Homosexuals Won't Inherit the Kingdom of God?
In 1 Corinthians 6:9-10, Paul lists those who will not inherit the kingdom of God.
Vines noted that the King James Version includes those who are "effeminate" but later translations have altered the word to "homosexuals" or "men who have sex with men."
"Effeminate" in the Greek is "malakos" which literally means "soft," he pointed out. In a sexual context, the word was used to describe general licentiousness and debauchery and men who took the passive role in sexual relations. But Vines argued that the term was also used in other contexts such as to label those who are weak-willed, cowardly or lazy.
"So many people were labeled this term for so many different things – most of them not even sexual in nature, and most of the sexual ones about men in relationships with women ... The notion that Paul is singling out gay people here and saying that they will not inherit the kingdom of God simply doesn't hold up under scrutiny."
McDonough said Vines' argument is "fatally flawed."

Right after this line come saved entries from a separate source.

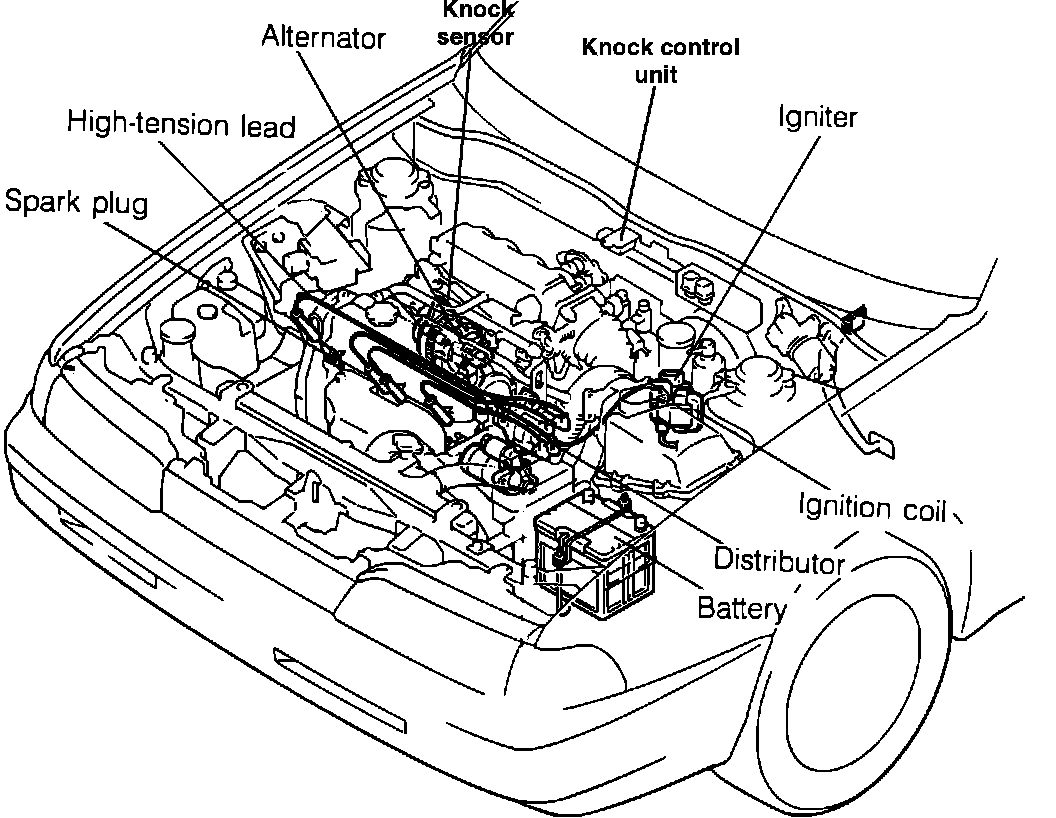 Knock sensor
Alternator
Knock control unit
High-tension lead
Igniter
Spark plug
Ignition coil
Distributor
Battery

"He (Vines) fails to recognize that Paul is using (or creating himself) a word drawn directly from the vocabulary in Leviticus 18," noted the Gordon-Conwell professor. "Thus not only does he fail to see that Paul is indeed forbidding all homosexual practice in the church, he is doing so precisely on the basis of the Law – a Law which, contra Vines, was still looked upon a guide for Christian faith and practice in all sorts of ways."